Similar request made by Piers de Gavastone, Earl of Cornwall; and Answer thereto.
"Unto his most dear friends, the Mayor, and the Aldermen, and the Sheriffs, of London, Piers de Gavastone, Earl of Cornwall, greeting and most dear friendship. Whereas we have understood that Thomas Juvenal has been taken unto God, we do especially and heartily pray you that the appointment which he held in London, you will grant unto our most dear and wellbeloved vadlet, (fn. 11) John Albon, bearer of these letters, unto whom we are especially bound; and that you will grant the same in the same manner that the said Thomas held it, as you do dearly love us, and also as you would wish that we should do at other times such things as of us you may request; for we have the said business greatly at heart. And that which you will do herein at this our request, which we do much impress upon you, you will let us know by your letters, and by the bearer hereof. May our Lord have you in his keeping. Given at York, the 21st day of October."

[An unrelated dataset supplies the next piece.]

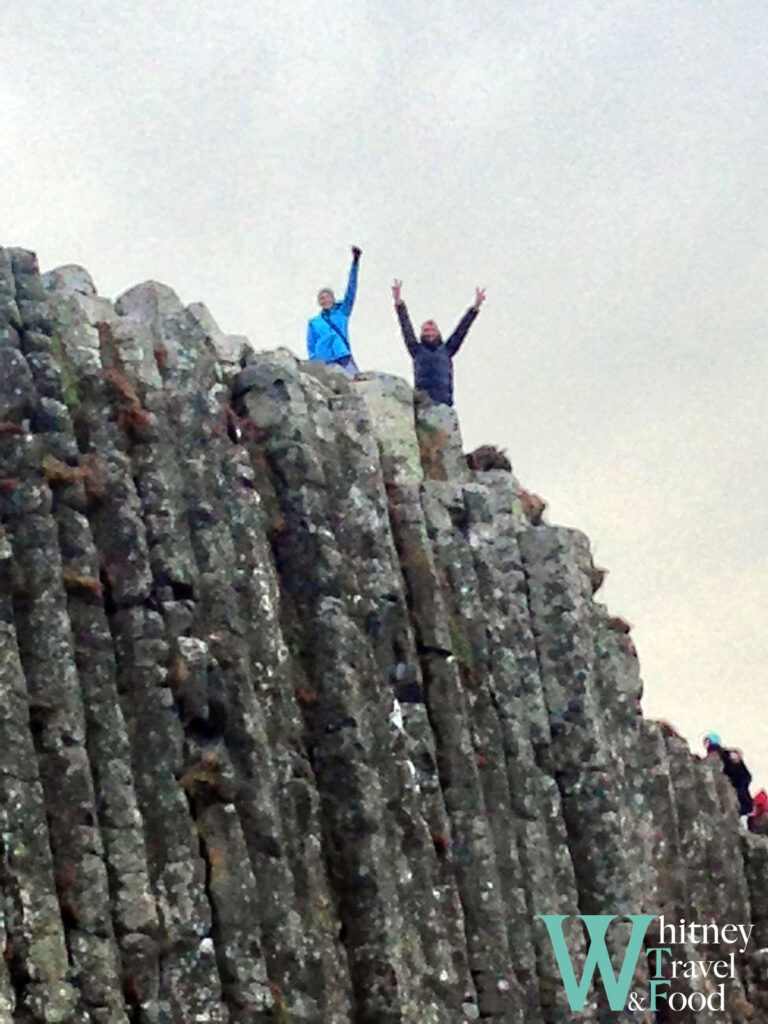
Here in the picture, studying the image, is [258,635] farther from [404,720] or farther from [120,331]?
[120,331]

"To the most noble lord, Messire Piers de Gavastone, Earl of Cornwall, his in all things, the Mayor, the Aldermen, and the Sheriffs, of the City of London, if so it please him, greeting, with all manner of honour and of reverence. Most dear Sir, as you have prayed us by your letters, that the appointment which Thomas Juvenal held we would grant unto John Albon, your vadlet, that so he might hold the same in the same manner that the said Thomas held it; we do let you know, that immediately after the death of the said Thomas, at the request of the Earl of Lincoln, and also by the common assent of the Aldermen and of the good folks of the City, the said appointment was given to a vadlet, Thomas de Kent by name, who for a long time theretofore had served the said city in the office of Serjeant-at-mace, and unto him delivered, to hold in the same manner that the said Thomas Juvenal held the same, that so the said city might not be left unserved. And know, most dear Sir, that if we had before in any manner understood your will hereon, we would very willingly have received the same, upon your prayer, which unto us is, and always will be, a command. Wherefore, dear Sir, we do pray you, if so it please you, with all our heart, that in this matter you will hold us excused, and, most dear Sir, you will understand that in all things that we can do, we are ready, and will be, at your commands. May our Lord have you in his keeping, body and soul."